The euro rallied rather significantly on Friday to wipe out all the losses from Thursday. It looks as if we are ready to dance around the 1.20 level, an area that I think is important for the market, but you should also note that the 50-day EMA is sitting just above and could cause a little bit of resistance. At this point, it looks like we are trying to price in the idea of massive amounts of stimulus coming out the United States, so it is not a huge surprise that people came back into the euro overall. The jobs report was probably a big factor as well, as the United States added only 49,000 jobs in the month of January which, while being a bounce from the December report, was not enough to get people extraordinarily bullish the US economy.
When you look at the overall trend, it has been very strong, but it does also look like we are getting a bit exhausted in general. Yes, this was a strong green candlestick, but when compared to the last 10 days or so, you can see how it was simply just a “blip on the radar.” It is because of this fact that I am not jumping into this market from the blind side quite yet. Furthermore, you have to worry about the European Union and its economic numbers shrinking while the US continues to produce better-than-anticipated numbers overall.

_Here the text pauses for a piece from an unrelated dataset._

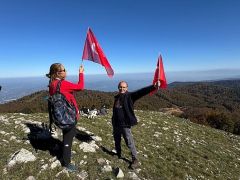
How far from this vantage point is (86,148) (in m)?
10.5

It is worth noting that we are closing towards the top of the range, so we may have a bit further to go to the upside. But at this point, I believe that we are going to see more choppiness. In other words, I think that we could get a little bit of a bounce, but I would not get overly aggressive at this point, even if you are extraordinarily bullish on the Euro in and of itself. I anticipate that if you are looking to short the US dollar, you can probably find better currencies to do it against, as the European Union has a whole plethora of issues when it comes to its economy, as well as the rollout of the vaccine, something that traders are starting to factor into their trading models.